[Reading passage]

========================

Metamath Proof Explorer

Theorem clatlubcl2

Description: Any subset of the base set has an LUB in a complete lattice. (Contributed by NM, 13-Sep-2018)

Ref Expression
Hypotheses clatlubcl.b 
|- B = ( Base ` K )
clatlubcl.u 
|- U = ( lub ` K )
Assertion clatlubcl2 
|- ( ( K e. CLat /\ S C_ B ) -> S e. dom U )

Proof

Step Hyp Ref Expression
1 clatlubcl.b 
 |-  B = ( Base ` K )
2 clatlubcl.u 
 |-  U = ( lub ` K )
3 1 fvexi 
 |-  B e. _V
4 3 elpw2 
 |-  ( S e. ~P B <-> S C_ B )
5 4 biimpri 
 |-  ( S C_ B -> S e. ~P B )
6 5 adantl 
 |-  ( ( K e. CLat /\ S C_ B ) -> S e. ~P B )

========================

[Data section]

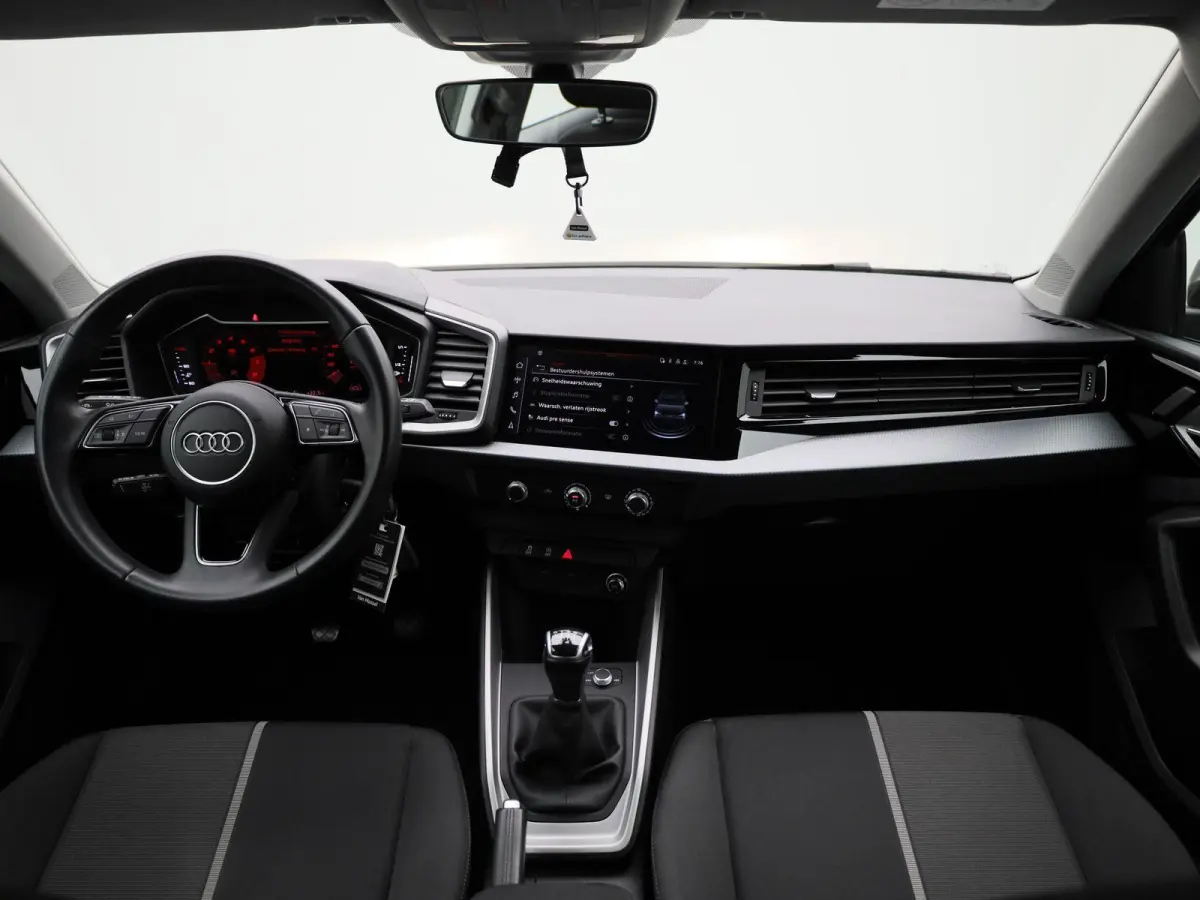 30 TFSI Advanced edition | Parkeer sensoren | Virtual cockpit | DAB | LMV | Airco | Apple carplay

========================

[Assignment A]
Answer these questions about the Metamath proof page:
(i) Who contributed the theorem, and on what date?
(ii) What does hypothesis clatlubcl.u state?
(iii) Which reference does proof step 4 cite?
[Assignment B]
Recast the paragraph of the Metamath proof page beginning "Description: Any subset" as a short list that keeps its main facts.
[Assignment C]
Give a continuation of the Metamath proof page, starting with the step after step 6.
The material is separate from the Metamath proof page.

[Written answer A]
(i) NM, on 13-Sep-2018.
(ii) |- U = ( lub ` K )
(iii) elpw2

[Written answer B]
- Claim: in a complete lattice, every subset of the base set has an LUB.
- Contributor: NM, 13-Sep-2018.

[Written answer C]
7 eqid 
 |-  ( glb ` K ) = ( glb ` K )
8 1 2 7 isclat 
 |-  ( K e. CLat <-> ( K e. Poset /\ ( dom U = ~P B /\ dom ( glb ` K ) = ~P B ) ) )
9 simprl 
 |-  ( ( K e. Poset /\ ( dom U = ~P B /\ dom ( glb ` K ) = ~P B ) ) -> dom U = ~P B )
10 8 9 sylbi 
 |-  ( K e. CLat -> dom U = ~P B )
11 10 adantr 
 |-  ( ( K e. CLat /\ S C_ B ) -> dom U = ~P B )
12 6 11 eleqtrrd 
 |-  ( ( K e. CLat /\ S C_ B ) -> S e. dom U )